### Required task A
Return the stretch of the review from "Evan also struggles" through "yes, about sex.", copied word for word.

======== Extract ========

When Evan is beat up, he is messed up bad.  I mean, they have to remove his ruptured spleen.  But even though he is physically wounded, his psyche is wounded far worse.  To put it in perspective, Evan is beat up in the shower and he spends most of the rest of the book refusing to shower because it is now a trigger for him, and he doesn’t feel safe there.  The transformation from when we first meet Evan to how this incident affects him is truly heartbreaking.  And for me, it is a demonstration of how easy it is for us to totally annihilate one another; and how what we see on the outside is nothing compared to what can be happening on the inside.  Our bodies heal much easier than our minds and our spirits.  This is why we must stand up against things like bullying, sexual violence, and the things that damage the self esteem of our youth.  Broken kids become broken adults a lot of times, and all that brokenness can create a very broken future.

Evan also struggles with tremendous guilt because he was not the only victim.  And here he must wrestle with his thoughts and feelings about girls – and yes, about sex.

See The Good Men Project

It’s easy to be so easily dismissive of a book based on a title, but I was blown away by the deep and emotional healing journey that Evan takes, the parts that various support people play in it, and the subtle yet thoughtful examination of sex and violence in our world.  Because we have to admit, there IS a lot of sex and violence in today’s culture.  Even if we think we are doing a good job of keeping our kids innocent, we aren’t.  They talk to one another.  They show each other pictures on their phones. And they see what is happening around them.  But Sex & Violence, it allows them to take a moment to think about our culture through this one boy’s story.

======== Available data ========

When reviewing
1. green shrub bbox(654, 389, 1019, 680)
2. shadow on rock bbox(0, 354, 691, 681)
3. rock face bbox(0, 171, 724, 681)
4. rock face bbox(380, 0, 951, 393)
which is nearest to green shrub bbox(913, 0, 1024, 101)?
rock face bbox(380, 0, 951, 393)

========

### Required task B
Please retype every line of the listing above exactly.

### Response A
Evan also struggles with tremendous guilt because he was not the only victim.  And here he must wrestle with his thoughts and feelings about girls – and yes, about sex.

### Response B
When reviewing
1. green shrub bbox(654, 389, 1019, 680)
2. shadow on rock bbox(0, 354, 691, 681)
3. rock face bbox(0, 171, 724, 681)
4. rock face bbox(380, 0, 951, 393)
which is nearest to green shrub bbox(913, 0, 1024, 101)?
rock face bbox(380, 0, 951, 393)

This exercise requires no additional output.